Sunday, January 23, 2011

you all make burning in hell seem like it’s not so tough

hell is in turmoil and we all know it, the trouble is none of us know what to do. hell is what we call our suite, and what used to be our big group of mischievous friends that would come over and, with the risk of sounding redundant, raise hell.
but things have happened to us, and we've all calmed down. we've become less of hellions. and we've been disjointed. though it could definitely be traced back to a lot of understandable reasons, there's nothing we can do about those things now. and instead of dealing with it, little sects have arisen, and though we can't ignore it's happening none of us even bring up the problem outside of our own little sect.
at this point it feels like trying to fix a political system. there are too many factions, and different people with different opinions. there's no easy solution, but we need to start the discussion. because whether we feel like we can show it anymore or not, we still love each other.
i feel like this happens to a lot of groups of friends, but we were brought together for a reason: we're all fucking weird. not that everyone doesn't have their little quirks and that we're special because we're weirder than everyone. that's not the point at all. but together we all feel like we can be our weirdest, and over break none of us really felt at home. even though hell had already been going through issues.

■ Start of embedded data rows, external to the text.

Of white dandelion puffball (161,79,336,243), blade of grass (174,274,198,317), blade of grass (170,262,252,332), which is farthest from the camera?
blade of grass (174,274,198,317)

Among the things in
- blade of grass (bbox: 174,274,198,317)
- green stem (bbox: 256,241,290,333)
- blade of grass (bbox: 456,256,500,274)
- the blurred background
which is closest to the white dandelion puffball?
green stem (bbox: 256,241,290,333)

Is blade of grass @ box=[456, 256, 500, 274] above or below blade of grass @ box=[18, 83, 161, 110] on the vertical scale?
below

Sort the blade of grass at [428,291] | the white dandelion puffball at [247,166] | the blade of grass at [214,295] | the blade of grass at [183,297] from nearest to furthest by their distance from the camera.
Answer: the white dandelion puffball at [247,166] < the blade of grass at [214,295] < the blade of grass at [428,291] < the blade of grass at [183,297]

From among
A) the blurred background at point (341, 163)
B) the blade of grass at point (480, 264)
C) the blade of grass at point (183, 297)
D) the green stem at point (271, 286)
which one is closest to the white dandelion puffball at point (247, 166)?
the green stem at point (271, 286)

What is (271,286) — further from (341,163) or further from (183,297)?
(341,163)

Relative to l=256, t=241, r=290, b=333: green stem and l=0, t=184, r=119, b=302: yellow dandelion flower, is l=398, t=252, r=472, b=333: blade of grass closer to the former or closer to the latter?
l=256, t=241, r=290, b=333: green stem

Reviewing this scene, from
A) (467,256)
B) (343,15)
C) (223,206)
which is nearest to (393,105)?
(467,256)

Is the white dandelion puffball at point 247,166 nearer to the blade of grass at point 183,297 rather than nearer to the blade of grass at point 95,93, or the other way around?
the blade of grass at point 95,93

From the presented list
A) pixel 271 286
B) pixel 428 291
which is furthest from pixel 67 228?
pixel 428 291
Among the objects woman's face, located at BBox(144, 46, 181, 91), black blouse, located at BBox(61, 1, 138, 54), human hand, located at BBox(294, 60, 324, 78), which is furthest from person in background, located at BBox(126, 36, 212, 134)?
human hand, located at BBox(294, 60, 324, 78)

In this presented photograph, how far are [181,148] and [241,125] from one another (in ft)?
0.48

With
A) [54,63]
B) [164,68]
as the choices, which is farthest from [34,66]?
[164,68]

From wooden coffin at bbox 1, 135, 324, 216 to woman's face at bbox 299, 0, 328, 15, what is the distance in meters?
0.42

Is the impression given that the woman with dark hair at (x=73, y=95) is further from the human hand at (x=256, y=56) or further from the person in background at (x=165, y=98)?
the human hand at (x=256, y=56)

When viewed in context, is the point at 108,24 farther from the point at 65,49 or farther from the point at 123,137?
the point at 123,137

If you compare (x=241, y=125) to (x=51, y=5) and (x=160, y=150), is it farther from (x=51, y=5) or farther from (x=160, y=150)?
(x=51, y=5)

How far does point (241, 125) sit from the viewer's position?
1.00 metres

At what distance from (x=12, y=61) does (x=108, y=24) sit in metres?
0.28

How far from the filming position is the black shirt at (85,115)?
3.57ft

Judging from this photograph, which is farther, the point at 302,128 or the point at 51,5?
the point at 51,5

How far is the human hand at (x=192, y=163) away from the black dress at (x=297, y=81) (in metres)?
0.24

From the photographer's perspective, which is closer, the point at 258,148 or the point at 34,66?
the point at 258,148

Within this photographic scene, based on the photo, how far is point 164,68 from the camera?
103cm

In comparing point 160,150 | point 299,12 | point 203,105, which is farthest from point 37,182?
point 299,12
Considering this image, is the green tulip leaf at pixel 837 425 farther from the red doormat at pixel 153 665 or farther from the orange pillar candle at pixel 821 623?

before we got here and met each other,we had all had our own issues with being socially awkward, or whatever it was. i remember hearing one of my friends go on and on about how much happier he was since he had been here with us, and one of my best friends used to feel anxious in most social situations but now it's one of those things she doesn't have to deal with. and i know on my part, i don't have to feel that way around these people. or, at least, i didn't. and now it's almost an issue of, can we all be together without worrying about when someone leaves will the dialogue change to trash talking that person, or even just the worry of a feeling of tenseness when we're all with each other.